Neue Schulsanitäter am Kepler

Seit zehn Jahren fördern der DRK Landesverband Baden-Württemberg und die BARMER GEK mit dem Projekt „Schulsanitätsdienst“ die Erste Hilfe an Schulen. Heute hat der neu gegründete Schulsanitätsdienst des Pforzheimer Keplergymnasiums von Timo Fahrer, Bezirksgeschäftsführer der BARMER GEK, ein "Starter-Kit" mit dem wichtigsten Rüstzeug für die Erste Hilfe erhalten.

Schulsanitäterinnen und Schulsanitäter sorgen bei Schul- und Sportfesten, Ausflügen und an ganz normalen Schultagen für Sicherheit und helfen ihren Mitschülern bei Notfällen. Sie sind fit in Erste Hilfe, wissen, wie man einen Verband anlegt, was man bei Vergiftungen tut und wie man die stabile Seitenlage ausführt. Solche jungen Sanitäter gibt es mittlerweile an über 600 Schulen im Lande – Dank des Projektes des DRK. Dessen ehrenamtliche Fachleute schulen und bilden sowohl die Schüler als auch die Lehrkräfte für diese vielfältigen Aufgaben aus. Die BARMER GEK Baden-Württemberg wiederum finanziert die Schulsanitätstaschen, die jede teilnehmende Schule erhält. Darin befindet sich alles Notwendige für die Erste Hilfe: von der Rettungsweste, Verbandszeug und Pflastern bis hin zur Rettungsdecke.

Im Bundesdurchschnitt erleidet etwa jeder elfte Schüler einen Schulunfall. "Dann muss schnell gehandelt werden. Unwissenheit und Unsicherheit in Sachen Erste Hilfe führen aber häufig dazu, dass entweder gar nicht oder zu spät geholfen wird", sagt Timo Fahrer von der BARMER GEK Pforzheim. „Über den Schulsanitätsdienst kommen Kinder und Jugendlichen schon früh mit dem Thema Erste Hilfe in Kontakt. Sie übernehmen Verantwortung, verlieren Ängste und behalten das hoffentlich ein Leben lang bei.“

Seit 2005 führt der DRK Landesverband Baden-Württemberg in Kooperation mit der BARMER GEK die Kampagne „Schulsanitätsdienst“ durch. Zu der Erste-Hilfe-Ausbildung gehört nicht nur Theorie. In praktischen Demonstrationsübungen werden realistische Unfallsituationen nachgestellt, in denen die Erst-Helfer ihr neu erworbenes Wissen gleich anwenden können.

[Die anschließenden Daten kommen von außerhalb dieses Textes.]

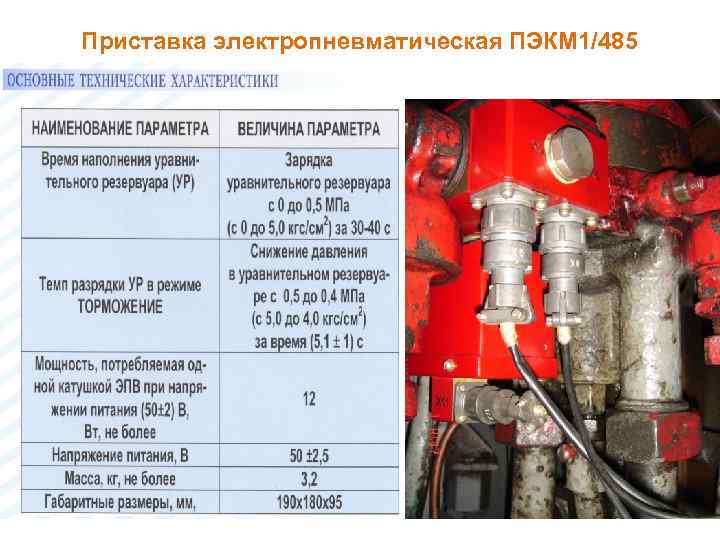 Приставка электропневматическая ПЭКМ1/485

ОСНОВНЫЕ ТЕХНИЧЕСКИЕ ХАРАКТЕРИСТИКИ

| НАИМЕНОВАНИЕ ПАРАМЕТРА | ВЕЛИЧИНА ПАРАМЕТРА |
|---|---|
| Время наполнения уравнительного резервуара (УР) | Зарядка уравнительного резервуара с 0 до 0,5 МПа (с 0 до 5,0 кгс/см$^2$) за 30-40 с |
| Темп разрядки УР в режиме ТОРМОЖЕНИЕ | Снижение давления в уравнительном резервуаре с 0,5 до 0,4 МПа (с 5,0 до 4,0 кгс/см$^2$) за время (5,1 ± 1) с |
| Мощность, потребляемая одной катушкой ЭПВ при напряжении питания (50±2) В, Вт, не более | 12 |
| Напряжение питания, В | 50 ±2,5 |
| Масса, кг, не более | 3,2 |
| Габаритные размеры, мм, | 190х180х95 |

JRK sammelt für Flüchtlingskinder

Da sich unter den in Pforzheim angekommenen Flüchtlingen auch viele Kinder befinden, sammelt das Jugendrotkreuz (JRK) Huchenfeld am Sonntag, 25. Oktober, zwischen 10 und 15 Uhr gut erhaltene Spielsachen. Das JRK-Team nimmt die Spenden in den Räumlichkeiten des Roten Kreuzes im Haus der Vereine an der Huchenfelder Hauptstraße 171 entgegen und verteilt diese dann an die Bedürftigen.

Neue Wahlen im Kreisverband

Kai Jambor neuer Kreisjugendleiter
Am 14. Oktober standen die Kreisjugendausschuss-Wahlen im DRK-Kreisverband Pforzheim/Enzkreis an. Anwesend waren bei der Veranstaltung in Neuenbürg 16 Jugendrotkreuz-Gruppenleiter. Zur Wahl des Kreisjugendausschusses standen Johannes Aiple, Nicole Bader, Marica Bauer und Romina Thom. Sie wurden für fünf Jahre gewählt. Kai Jambor wurden zum Kreisjugendleiter gewählt; als seine Stellvertreter engagieren sich künftig Karolin Döttling und Max Deimling.